● **DESCRIPTION OF THE TASK**:
Copy out every item below line for line, keeping each word, number and symbol unchanged.

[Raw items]
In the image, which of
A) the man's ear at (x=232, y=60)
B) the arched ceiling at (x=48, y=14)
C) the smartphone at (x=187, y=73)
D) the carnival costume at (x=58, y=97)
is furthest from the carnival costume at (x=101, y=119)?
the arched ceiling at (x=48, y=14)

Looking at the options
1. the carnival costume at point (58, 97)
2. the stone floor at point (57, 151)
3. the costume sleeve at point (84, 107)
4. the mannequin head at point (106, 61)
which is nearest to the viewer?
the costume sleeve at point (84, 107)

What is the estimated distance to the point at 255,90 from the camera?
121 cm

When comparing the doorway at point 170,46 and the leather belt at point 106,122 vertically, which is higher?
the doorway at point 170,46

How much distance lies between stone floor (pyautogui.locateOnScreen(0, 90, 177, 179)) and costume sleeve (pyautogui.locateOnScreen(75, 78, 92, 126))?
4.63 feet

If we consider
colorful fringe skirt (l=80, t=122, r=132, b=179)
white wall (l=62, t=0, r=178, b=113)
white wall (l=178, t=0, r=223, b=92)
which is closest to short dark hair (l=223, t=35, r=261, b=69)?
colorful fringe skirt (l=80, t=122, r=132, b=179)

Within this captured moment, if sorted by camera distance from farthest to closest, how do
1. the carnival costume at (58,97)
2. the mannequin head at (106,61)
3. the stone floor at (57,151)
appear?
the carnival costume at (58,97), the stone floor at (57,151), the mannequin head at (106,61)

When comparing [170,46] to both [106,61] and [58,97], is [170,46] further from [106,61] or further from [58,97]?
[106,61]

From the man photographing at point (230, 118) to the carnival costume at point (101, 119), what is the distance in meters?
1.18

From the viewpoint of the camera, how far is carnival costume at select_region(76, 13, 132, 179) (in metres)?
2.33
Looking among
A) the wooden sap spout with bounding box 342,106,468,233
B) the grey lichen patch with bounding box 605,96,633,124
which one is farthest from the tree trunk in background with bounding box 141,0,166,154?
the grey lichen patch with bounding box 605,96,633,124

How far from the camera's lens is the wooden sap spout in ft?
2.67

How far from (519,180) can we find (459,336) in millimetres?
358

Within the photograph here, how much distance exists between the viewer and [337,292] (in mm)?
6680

● **EXERCISE RESULT**:
In the image, which of
A) the man's ear at (x=232, y=60)
B) the arched ceiling at (x=48, y=14)
C) the smartphone at (x=187, y=73)
D) the carnival costume at (x=58, y=97)
is furthest from the carnival costume at (x=101, y=119)?
the arched ceiling at (x=48, y=14)

Looking at the options
1. the carnival costume at point (58, 97)
2. the stone floor at point (57, 151)
3. the costume sleeve at point (84, 107)
4. the mannequin head at point (106, 61)
which is nearest to the viewer?
the costume sleeve at point (84, 107)

What is the estimated distance to the point at 255,90 from the camera?
121 cm

When comparing the doorway at point 170,46 and the leather belt at point 106,122 vertically, which is higher?
the doorway at point 170,46

How much distance lies between stone floor (pyautogui.locateOnScreen(0, 90, 177, 179)) and costume sleeve (pyautogui.locateOnScreen(75, 78, 92, 126))?
4.63 feet

If we consider
colorful fringe skirt (l=80, t=122, r=132, b=179)
white wall (l=62, t=0, r=178, b=113)
white wall (l=178, t=0, r=223, b=92)
which is closest to short dark hair (l=223, t=35, r=261, b=69)?
colorful fringe skirt (l=80, t=122, r=132, b=179)

Within this captured moment, if sorted by camera distance from farthest to closest, how do
1. the carnival costume at (58,97)
2. the mannequin head at (106,61)
3. the stone floor at (57,151)
appear?
the carnival costume at (58,97), the stone floor at (57,151), the mannequin head at (106,61)

When comparing [170,46] to both [106,61] and [58,97], is [170,46] further from [106,61] or further from [58,97]?
[106,61]

From the man photographing at point (230, 118) to the carnival costume at point (101, 119), what is the distance in meters?
1.18

From the viewpoint of the camera, how far is carnival costume at select_region(76, 13, 132, 179) (in metres)?
2.33
Looking among
A) the wooden sap spout with bounding box 342,106,468,233
B) the grey lichen patch with bounding box 605,96,633,124
which one is farthest from the tree trunk in background with bounding box 141,0,166,154?
the grey lichen patch with bounding box 605,96,633,124

How far from the camera's lens is the wooden sap spout in ft?
2.67

How far from (519,180) can we find (459,336) in millimetres?
358

Within the photograph here, how much distance exists between the viewer and [337,292] (in mm)?
6680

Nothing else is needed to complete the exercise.